Polacy mają już w portfelach ponad 13 mln kart zbliżeniowych – wynika z danych udostępnionych DGP przez 26 największych banków. Większość z nich to karty debetowe klientów indywidualnych. Jest ich już prawie 11 mln. Najwięcej wydał PKO BP – ponad 4 mln. Ponad milion zbliżeniowych debetówek mają w portfelach także klienci Pekao, BRE Banku i Śląskiego.
W technologię zbliżeniową systematycznie wyposażane są także kredytówki. Ogółem jest już ich niemal 2 mln. W tej kategorii liderem rynku jest Sygma Bank, któremu udało się sprzedać ponad 600 tys. bezstykowych kart kredytowych. Po piętach depcze mu Citi Handlowy, którego klienci mają ich prawie pół miliona. W czołówce są także Pekao i BZ WBK, które wydały ich po więcej niż 200 tys. Natomiast klienci firmowi używają ponad 200 tys. kart zbliżeniowych, z czego bez mała 190 tys. to debetówki, a prawie 40 tys. to plastiki kredytowe.
Reklama
Z zebranych przez nas danych wynika, że niemal co drugą kartą na polskim rynku można płacić bez wkładania jej do terminalu. Narodowy Bank Polski podaje, że na koniec czerwca Polacy mieli w portfelach łącznie niecałe 33 mln kart. Karty zbliżeniowe, w liczbie ponad 13 mln, stanowią ok. 40 proc. całego rynku. Do tej liczby trzeba doliczyć jeszcze kilkaset tysięcy kart przedpłaconych. Wydaje je kilka banków, m.in. Pekao, BRE, BZ WBK czy Bank Śląski. Większość z nich ma również funkcję zbliżeniową.
Udział kart bezstykowych w rynku będzie rósł, bo większość banków nie wydaje klientom kart niemających tej funkcji, wśród nich najwięksi gracze na rynku detalicznym, np. PKO BP czy BRE Bank, właściciel mBanku i MultiBanku. Natomiast systematycznie kurczy się grono instytucji, które nie oferują jeszcze kart zbliżeniowych.

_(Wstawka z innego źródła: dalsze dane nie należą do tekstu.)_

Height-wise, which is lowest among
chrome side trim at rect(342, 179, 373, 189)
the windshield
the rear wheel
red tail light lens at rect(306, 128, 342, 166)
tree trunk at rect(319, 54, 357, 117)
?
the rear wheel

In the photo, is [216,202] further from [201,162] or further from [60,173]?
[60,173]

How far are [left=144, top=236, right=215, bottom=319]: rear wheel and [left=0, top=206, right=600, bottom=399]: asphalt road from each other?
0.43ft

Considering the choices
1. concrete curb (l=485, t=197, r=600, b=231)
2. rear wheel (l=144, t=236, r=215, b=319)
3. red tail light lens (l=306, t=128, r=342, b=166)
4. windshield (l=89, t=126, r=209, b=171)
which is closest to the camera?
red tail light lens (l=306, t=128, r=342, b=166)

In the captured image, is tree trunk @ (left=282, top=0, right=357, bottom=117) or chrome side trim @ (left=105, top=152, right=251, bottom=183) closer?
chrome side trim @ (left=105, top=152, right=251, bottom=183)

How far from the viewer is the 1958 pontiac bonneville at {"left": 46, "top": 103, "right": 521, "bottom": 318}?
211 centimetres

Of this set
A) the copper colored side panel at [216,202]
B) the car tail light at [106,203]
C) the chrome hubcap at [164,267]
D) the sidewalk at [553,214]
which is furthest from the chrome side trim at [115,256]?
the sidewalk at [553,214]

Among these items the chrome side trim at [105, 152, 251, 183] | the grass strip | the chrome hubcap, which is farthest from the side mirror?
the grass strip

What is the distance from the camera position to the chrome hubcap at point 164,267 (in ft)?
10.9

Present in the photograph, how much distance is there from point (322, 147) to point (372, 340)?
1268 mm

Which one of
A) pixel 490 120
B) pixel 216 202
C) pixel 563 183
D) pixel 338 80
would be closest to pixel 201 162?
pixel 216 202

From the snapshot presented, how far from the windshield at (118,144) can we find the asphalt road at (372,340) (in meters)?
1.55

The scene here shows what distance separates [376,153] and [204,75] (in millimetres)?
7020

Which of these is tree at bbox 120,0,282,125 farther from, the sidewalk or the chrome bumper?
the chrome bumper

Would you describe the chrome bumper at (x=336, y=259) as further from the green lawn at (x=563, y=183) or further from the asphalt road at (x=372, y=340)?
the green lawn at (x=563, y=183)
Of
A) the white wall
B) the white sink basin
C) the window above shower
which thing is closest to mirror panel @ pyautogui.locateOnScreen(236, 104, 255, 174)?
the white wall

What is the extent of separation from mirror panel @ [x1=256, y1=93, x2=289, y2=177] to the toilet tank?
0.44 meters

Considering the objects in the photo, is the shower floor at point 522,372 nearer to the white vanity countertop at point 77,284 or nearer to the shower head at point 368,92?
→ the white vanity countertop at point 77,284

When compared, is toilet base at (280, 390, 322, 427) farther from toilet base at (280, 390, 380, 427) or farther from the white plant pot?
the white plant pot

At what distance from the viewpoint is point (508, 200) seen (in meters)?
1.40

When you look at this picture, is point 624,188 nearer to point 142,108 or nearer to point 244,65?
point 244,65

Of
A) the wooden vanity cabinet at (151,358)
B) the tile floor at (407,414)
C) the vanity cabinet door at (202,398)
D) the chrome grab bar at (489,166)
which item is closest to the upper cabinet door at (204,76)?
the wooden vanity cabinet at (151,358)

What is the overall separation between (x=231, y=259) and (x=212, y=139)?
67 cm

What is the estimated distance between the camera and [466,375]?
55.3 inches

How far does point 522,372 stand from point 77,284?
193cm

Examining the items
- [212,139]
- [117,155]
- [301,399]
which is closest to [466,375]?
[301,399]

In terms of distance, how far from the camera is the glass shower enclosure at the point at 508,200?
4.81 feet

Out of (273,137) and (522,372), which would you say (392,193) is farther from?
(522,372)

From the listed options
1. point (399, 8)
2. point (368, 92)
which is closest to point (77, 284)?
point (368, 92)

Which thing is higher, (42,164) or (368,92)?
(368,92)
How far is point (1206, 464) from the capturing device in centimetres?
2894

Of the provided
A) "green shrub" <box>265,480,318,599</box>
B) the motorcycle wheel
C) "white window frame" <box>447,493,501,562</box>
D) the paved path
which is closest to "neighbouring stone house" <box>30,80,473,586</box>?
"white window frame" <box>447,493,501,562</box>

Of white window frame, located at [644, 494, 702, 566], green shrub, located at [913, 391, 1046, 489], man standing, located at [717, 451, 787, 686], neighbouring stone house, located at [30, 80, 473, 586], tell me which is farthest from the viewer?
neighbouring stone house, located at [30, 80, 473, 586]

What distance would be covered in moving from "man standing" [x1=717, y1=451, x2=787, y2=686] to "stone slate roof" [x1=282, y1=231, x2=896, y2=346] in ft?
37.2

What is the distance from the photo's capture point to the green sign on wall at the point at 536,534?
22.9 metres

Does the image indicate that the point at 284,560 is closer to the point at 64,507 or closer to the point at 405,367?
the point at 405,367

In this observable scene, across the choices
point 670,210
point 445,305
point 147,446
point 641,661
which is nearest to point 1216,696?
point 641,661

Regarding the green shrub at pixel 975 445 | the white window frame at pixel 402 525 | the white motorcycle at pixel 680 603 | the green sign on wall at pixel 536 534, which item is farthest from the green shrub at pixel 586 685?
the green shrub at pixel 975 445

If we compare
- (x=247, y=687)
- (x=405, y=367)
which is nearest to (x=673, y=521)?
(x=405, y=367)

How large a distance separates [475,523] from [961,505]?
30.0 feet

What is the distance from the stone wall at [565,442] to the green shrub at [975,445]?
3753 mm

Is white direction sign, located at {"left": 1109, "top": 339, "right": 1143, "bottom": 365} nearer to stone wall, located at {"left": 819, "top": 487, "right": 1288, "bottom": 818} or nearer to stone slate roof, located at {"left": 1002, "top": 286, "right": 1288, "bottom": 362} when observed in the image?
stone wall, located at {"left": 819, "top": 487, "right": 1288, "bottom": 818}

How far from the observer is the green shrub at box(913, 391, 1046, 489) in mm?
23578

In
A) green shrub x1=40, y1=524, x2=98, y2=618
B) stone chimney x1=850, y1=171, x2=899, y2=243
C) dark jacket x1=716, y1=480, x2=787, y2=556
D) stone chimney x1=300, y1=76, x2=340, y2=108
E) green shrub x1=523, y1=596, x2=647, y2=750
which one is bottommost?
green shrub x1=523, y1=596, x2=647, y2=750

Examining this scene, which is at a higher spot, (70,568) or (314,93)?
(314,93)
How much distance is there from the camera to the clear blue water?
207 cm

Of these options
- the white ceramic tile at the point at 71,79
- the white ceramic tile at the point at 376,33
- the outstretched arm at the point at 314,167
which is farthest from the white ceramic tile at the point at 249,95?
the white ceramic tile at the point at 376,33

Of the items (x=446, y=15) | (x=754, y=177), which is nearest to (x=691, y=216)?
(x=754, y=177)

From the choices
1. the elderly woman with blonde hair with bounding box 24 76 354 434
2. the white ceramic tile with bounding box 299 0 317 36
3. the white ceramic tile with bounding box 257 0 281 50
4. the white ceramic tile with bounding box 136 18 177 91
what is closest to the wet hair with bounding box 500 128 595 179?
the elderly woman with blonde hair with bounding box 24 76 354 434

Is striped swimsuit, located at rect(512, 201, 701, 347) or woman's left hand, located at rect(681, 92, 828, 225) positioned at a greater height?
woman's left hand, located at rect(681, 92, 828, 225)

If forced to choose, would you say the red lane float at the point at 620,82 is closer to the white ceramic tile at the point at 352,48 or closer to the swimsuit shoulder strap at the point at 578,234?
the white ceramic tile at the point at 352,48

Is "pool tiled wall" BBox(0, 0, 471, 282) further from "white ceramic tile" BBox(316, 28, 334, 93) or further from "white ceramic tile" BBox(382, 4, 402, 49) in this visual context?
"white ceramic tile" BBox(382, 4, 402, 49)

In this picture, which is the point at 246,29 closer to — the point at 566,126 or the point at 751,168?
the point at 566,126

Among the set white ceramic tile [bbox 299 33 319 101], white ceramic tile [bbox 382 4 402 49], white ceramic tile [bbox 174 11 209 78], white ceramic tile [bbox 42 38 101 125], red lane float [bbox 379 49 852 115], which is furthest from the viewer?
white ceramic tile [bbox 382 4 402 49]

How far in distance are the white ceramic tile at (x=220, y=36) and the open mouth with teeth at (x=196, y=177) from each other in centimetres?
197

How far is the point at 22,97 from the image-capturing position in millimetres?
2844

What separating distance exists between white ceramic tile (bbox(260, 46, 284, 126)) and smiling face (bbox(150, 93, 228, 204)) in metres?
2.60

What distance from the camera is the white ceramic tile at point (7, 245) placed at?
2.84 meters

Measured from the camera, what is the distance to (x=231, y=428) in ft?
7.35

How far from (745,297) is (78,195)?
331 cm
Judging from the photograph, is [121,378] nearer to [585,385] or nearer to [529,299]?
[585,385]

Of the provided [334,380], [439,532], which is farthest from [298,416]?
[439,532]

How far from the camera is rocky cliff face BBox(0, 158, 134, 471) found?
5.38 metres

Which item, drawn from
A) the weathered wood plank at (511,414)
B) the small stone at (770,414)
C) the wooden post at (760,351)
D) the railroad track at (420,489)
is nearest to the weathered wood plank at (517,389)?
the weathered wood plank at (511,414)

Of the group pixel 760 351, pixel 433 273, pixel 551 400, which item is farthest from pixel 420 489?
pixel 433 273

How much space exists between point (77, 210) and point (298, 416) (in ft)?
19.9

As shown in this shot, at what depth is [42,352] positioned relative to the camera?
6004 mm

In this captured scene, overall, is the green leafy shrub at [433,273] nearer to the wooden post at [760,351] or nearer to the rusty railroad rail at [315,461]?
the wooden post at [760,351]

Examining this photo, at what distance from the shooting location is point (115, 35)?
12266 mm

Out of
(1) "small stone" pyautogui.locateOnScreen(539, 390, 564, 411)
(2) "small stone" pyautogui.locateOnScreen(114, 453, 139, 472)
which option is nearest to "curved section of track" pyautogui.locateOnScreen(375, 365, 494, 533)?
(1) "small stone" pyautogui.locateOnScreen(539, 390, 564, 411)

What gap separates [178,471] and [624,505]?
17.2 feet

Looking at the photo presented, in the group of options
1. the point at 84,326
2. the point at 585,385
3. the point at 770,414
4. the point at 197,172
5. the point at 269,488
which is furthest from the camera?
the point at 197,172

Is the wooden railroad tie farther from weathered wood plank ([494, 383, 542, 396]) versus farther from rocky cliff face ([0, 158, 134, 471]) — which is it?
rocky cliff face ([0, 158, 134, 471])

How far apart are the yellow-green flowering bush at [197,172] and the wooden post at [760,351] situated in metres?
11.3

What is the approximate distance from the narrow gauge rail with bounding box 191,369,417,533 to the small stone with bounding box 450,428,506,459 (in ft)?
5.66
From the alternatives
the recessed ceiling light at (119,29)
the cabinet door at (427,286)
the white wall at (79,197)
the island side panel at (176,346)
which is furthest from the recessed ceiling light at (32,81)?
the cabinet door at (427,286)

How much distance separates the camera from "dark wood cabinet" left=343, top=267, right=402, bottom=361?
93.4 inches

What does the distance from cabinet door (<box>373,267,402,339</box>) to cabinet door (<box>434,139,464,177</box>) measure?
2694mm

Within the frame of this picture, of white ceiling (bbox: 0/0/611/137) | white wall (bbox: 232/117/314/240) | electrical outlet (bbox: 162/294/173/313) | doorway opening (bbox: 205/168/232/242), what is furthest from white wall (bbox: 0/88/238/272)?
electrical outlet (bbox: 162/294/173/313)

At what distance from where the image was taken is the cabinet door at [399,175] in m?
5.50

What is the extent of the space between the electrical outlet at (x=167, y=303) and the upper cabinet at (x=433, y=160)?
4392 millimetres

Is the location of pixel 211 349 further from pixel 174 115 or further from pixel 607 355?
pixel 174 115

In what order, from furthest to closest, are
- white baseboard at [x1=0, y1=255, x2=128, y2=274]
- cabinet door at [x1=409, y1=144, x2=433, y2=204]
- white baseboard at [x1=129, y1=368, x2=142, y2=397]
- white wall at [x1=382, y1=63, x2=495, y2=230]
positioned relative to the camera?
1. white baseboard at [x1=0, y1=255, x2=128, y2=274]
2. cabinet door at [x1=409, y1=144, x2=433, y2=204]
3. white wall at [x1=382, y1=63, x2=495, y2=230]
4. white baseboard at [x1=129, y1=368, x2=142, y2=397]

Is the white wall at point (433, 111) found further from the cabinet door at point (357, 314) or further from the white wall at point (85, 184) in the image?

W tej grupie znajdują się jeszcze dwa duże banki – Santander Bank Polska i Kredyt Bank, a także mniejsze: FM Bank i Meritum oraz samochodowe Toyota Bank i Volkswagen Bank.
Ostatnio do zbliżeniowców dołączyły Credit Agricole i BGŻ. Ten pierwszy w technologii bezstykowej rozpoczął wydawanie kart debetowych. Natomiast BGŻ na początek postawił na karty kredytowe dla klientów indywidualnych. Zamiar emitowania kart umożliwiających płatności bezstykowe zapowiedzieli ostatnio m.in. przedstawiciele Santandera.
Liczba transakcji zbliżeniowych rośnie niezwykle dynamicznie. Luty był pierwszym miesiącem, w którym Polacy zapłacili zbliżeniowo kartami Visa milion razy. W maju ta liczba przekroczyła już 3 mln. Co trzeci terminal obsługuje już transakcje zbliżeniowe. Łącznie urządzeń takich jest ok. 90 tys.

To jest bezpiecznie

Przeciwnicy kart bezstykowych podnoszą kwestię bezpieczeństwa transakcji dokonywanych w technologii zbliżeniowej. Sugerują, że wykorzystując tę funkcję, przestępcy mogą wykraść dane właściciela karty, skopiować plastiki i wykorzystać go do kradzieży pieniędzy. Ponadto boją się, że w przypadku zagubienia karty znalazca może zapłacić nią w sklepie do 50 zł bez podawania PIN-u.

Bankowcy oraz przedstawiciele Visy i MasterCarda uspokajają, że skopiowanie danych z karty jest możliwe tylko w warunkach laboratoryjnych. Zabezpieczeniem zaś przed używaniem karty przez nieuczciwego znalazcę są limity, powyżej których podanie PIN-u jest konieczne. Koronnym argumentem ma być zaś to, że pomimo upowszechnienia się technologii zbliżeniowej liczba transakcji oszukańczych nie rośnie.